Un periodista indeseable
Los periodistas, los buenos periodistas, no sólo son el principal problema de los periódicos. Suelen ser también un grave problema social. Si me permiten, contaré la historia de William Howard Russell (1820-1907), traidor e indeseable. Russell fue uno de los mejores periodistas del siglo XIX.
Como muchos periodistas, el irlandés William Russell comenzó su carrera con una estrepitosa metedura de pata. En 1844, con 24 años, el diario The Times decidió utilizar los contactos de Russell en Dublín y le envió a cubrir el juicio del nacionalista irlandés Daniel O'Connell, acusado de sedición. No había telégrafo: tras emitirse el veredicto de culpabilidad, los corresponsales ingleses se lanzaron a la carrera hacia Londres para ser los primeros en dar la noticia. Russell llegó antes que los demás y entró exhausto en el edificio de The Times, con las fuerzas justas para decirle una sola palabra, 'culpable', a un linotipista. Por desgracia, el tipo no era un linotipista, sino un reportero del Morning Herald, el diario de la competencia. El Herald se anticipó en los titulares y Russell se convirtió en el hazmerreír de la profesión.
En 1854, William Howard Russell asistió en Balaclava a la célebre carga de la Caballería Ligera
En los años siguientes purgó su error: era el encargado de quedarse en el Parlamento hasta las cuatro o las cinco de la madrugada, cuando concluían los debates, y llevar los textos de los cronistas parlamentarios (incluido el suyo) hasta el periódico, a unos tres kilómetros de Westminster.
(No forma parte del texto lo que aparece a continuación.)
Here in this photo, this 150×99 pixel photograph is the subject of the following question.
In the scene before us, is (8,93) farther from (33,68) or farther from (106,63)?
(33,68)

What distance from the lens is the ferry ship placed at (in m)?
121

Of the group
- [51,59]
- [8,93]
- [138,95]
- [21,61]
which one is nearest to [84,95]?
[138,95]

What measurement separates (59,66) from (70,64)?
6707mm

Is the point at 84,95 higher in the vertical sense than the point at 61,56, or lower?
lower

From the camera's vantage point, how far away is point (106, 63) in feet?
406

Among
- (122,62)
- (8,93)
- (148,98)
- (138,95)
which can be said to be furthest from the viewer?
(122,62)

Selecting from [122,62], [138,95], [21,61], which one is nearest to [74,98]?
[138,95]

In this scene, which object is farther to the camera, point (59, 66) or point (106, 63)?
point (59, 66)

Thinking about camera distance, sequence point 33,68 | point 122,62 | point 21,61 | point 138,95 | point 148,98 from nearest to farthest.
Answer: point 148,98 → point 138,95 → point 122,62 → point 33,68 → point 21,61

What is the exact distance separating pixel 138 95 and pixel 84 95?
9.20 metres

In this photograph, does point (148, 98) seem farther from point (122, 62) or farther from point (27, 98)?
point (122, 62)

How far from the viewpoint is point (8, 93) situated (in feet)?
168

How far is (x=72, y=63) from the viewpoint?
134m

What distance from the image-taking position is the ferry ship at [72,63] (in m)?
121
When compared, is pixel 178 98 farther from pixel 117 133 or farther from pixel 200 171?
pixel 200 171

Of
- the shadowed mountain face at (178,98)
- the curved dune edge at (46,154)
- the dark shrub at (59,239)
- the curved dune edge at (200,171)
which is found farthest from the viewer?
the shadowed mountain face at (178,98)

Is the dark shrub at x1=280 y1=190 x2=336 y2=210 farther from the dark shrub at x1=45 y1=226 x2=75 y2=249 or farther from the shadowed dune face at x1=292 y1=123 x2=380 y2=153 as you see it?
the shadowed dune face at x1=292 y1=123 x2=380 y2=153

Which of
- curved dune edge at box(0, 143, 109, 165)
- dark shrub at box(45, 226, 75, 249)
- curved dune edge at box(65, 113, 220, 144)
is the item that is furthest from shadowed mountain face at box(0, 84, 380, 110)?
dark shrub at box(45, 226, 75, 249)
La cosa se hacía a pie. Su buena escritura le permitió dejar el servicio de mensajería y cubrir informaciones relevantes, como los funerales de Wellington, en 1852. En 1854, el director de The Times le asignó una nueva misión en el extranjero. Se trataba de informar sobre la gloriosa campaña imperial en Crimea. El director, John Delane, le pidió que reflejara la heroicidad de las tropas británicas y le exigió rapidez, porque la guerra contra los rusos iba a durar menos de dos meses.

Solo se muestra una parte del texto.